4. Concluding Remarks and Future Prospects

By engineering a more efficient malonyl-CoA pathway in C. necator, this study solved the bottleneck question from a pioneering study [14] in that natural MCR presented low efficiency at a mild temperature (around 30 °C). Due to the increased efficiency of the malonyl-CoA pathway to supply 3HP, the 3HP molar fraction in P(3HB-co-3HP) was significantly increased (to 20–30 mol%) compared with the pioneering study [14]. However, when a higher induction level of arabinose was added in this study, the 3HP molar fraction was significantly decreased, indicating that the engineered malonyl-CoA pathway was not properly expressed in the high-induction condition. Compared with the β-alanine and pduP pathway [10,11,12], which achieved the production of P(3HB-co-3HP) with a high molar fraction (to 90 mol%), the malonyl-CoA pathway should be further investigated to improve its performance in the production of HP containing polyester.

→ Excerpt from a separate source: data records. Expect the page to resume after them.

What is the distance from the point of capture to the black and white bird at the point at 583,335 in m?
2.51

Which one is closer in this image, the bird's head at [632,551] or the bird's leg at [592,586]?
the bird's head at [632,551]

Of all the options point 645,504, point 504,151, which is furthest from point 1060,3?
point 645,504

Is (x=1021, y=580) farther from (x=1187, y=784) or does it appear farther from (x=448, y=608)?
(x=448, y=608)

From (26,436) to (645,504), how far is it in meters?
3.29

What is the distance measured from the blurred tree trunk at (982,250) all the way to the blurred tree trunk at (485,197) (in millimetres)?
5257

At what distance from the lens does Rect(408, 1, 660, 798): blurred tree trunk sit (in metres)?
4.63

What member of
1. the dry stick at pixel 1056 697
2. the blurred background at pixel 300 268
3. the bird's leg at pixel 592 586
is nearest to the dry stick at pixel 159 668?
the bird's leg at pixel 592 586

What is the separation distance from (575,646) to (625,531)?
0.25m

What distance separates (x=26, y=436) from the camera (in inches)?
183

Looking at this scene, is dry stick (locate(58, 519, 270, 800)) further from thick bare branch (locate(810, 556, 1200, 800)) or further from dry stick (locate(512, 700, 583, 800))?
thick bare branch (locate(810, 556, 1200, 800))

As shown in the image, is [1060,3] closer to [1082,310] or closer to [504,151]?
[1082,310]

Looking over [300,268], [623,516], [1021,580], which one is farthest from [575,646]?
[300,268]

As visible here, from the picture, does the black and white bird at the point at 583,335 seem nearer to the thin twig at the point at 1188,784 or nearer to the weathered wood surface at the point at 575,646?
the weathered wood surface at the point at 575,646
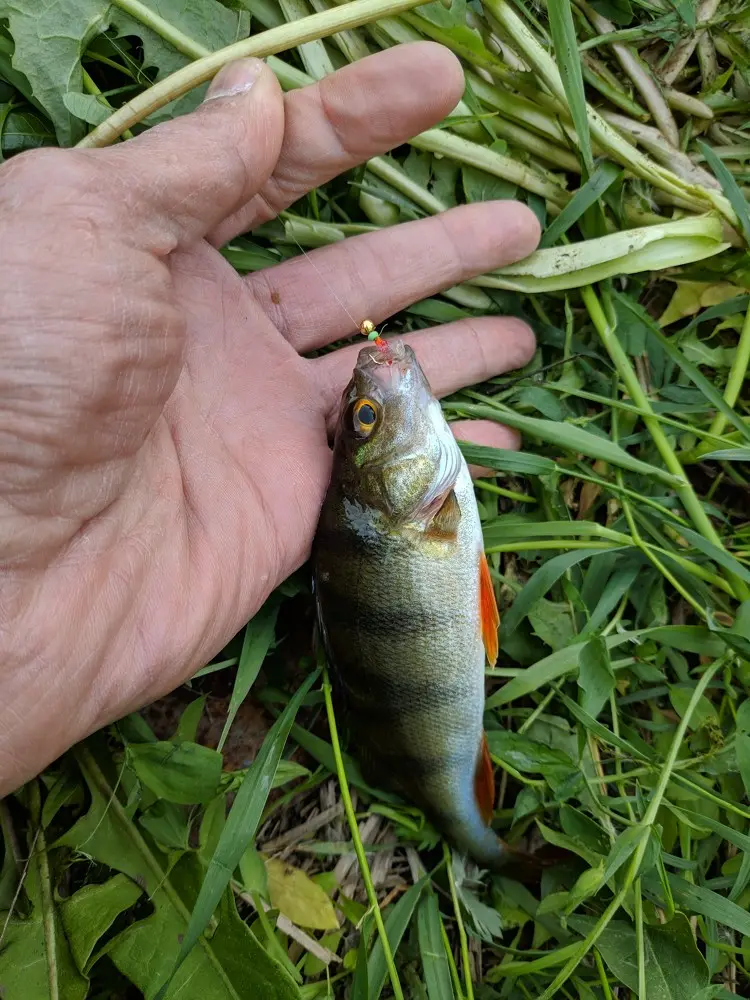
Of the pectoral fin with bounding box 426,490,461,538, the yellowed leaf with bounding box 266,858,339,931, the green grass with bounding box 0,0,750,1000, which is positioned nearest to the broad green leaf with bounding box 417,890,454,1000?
the green grass with bounding box 0,0,750,1000

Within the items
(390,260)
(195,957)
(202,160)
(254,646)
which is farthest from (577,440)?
(195,957)

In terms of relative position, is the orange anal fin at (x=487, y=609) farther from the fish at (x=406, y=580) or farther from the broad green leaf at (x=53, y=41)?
the broad green leaf at (x=53, y=41)

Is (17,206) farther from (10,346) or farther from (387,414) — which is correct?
(387,414)

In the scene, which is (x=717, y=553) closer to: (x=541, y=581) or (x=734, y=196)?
(x=541, y=581)

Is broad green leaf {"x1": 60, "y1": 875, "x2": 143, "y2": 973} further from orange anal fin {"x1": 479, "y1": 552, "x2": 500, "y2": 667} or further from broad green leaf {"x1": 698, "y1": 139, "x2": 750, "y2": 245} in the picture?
broad green leaf {"x1": 698, "y1": 139, "x2": 750, "y2": 245}

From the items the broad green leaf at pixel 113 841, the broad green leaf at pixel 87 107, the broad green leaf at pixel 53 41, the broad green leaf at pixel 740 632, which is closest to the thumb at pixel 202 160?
the broad green leaf at pixel 87 107

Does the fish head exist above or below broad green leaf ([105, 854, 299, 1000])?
above
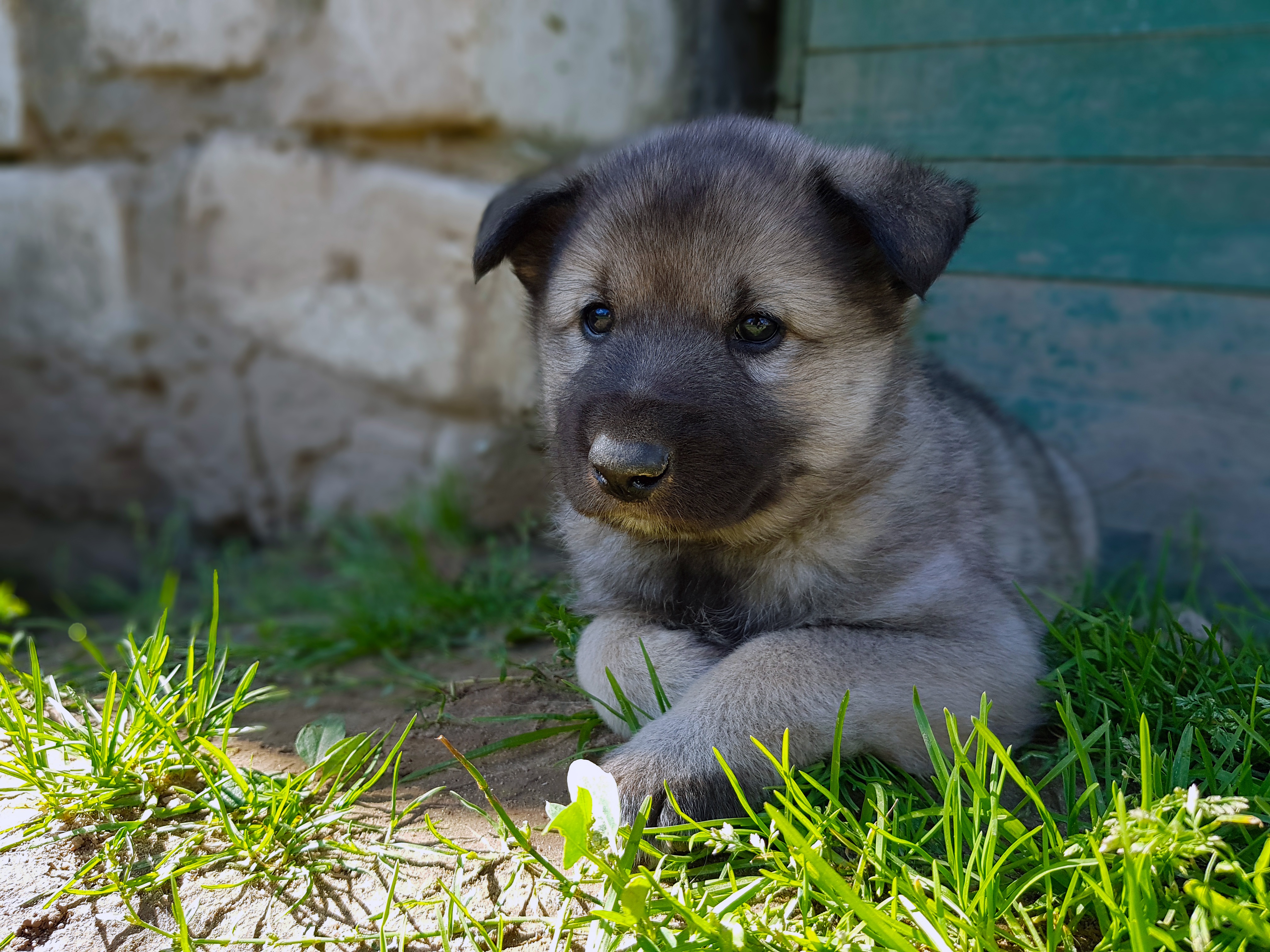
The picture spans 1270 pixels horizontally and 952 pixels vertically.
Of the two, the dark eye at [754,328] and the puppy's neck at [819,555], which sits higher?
the dark eye at [754,328]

In addition, this study confirmed that oil substrates can be utilized as a sole carbon source in P(3HB-co-3HP) production through the malonyl-CoA pathway. The utilization of oil substrates is normally seen in industrial PHA production by C. necator strains [25], and the production of P(3HB-co-3HP) from oil substrates is cost-effective as no additional supplementation is demanded, as seen in the production of P(3HB-co-3HP) through the β-alanine and pduP pathway [10,11,12]. The low-cost method of this study provided candidate techniques for tentative industrial applications.

Although the production of P(3HB-co-3HP) by C. necator through the malonyl-CoA pathway has several advantages (broader carbon source, no expensive supplementation such as alanine and VB₁₂), the strain and process demand further optimization in future studies: (1) testing a broader range of substrates in P(3HB-co-3HP), such as waste or recycled cooking oil; (2) developing the metabolic engineering to gain adjustable metabolic flux towards 3HB and 3HP (to regulate 3HP molar fraction); (3) the expanding of product streamlines by C. necator through the malonyl-CoA pathway, such as P3HP (natural 3HB flux should be depleted) and other copolymers containing the 3HP monomer; and (4) the development of a high-density fermentation process to improve the titer and reduce the unit cost.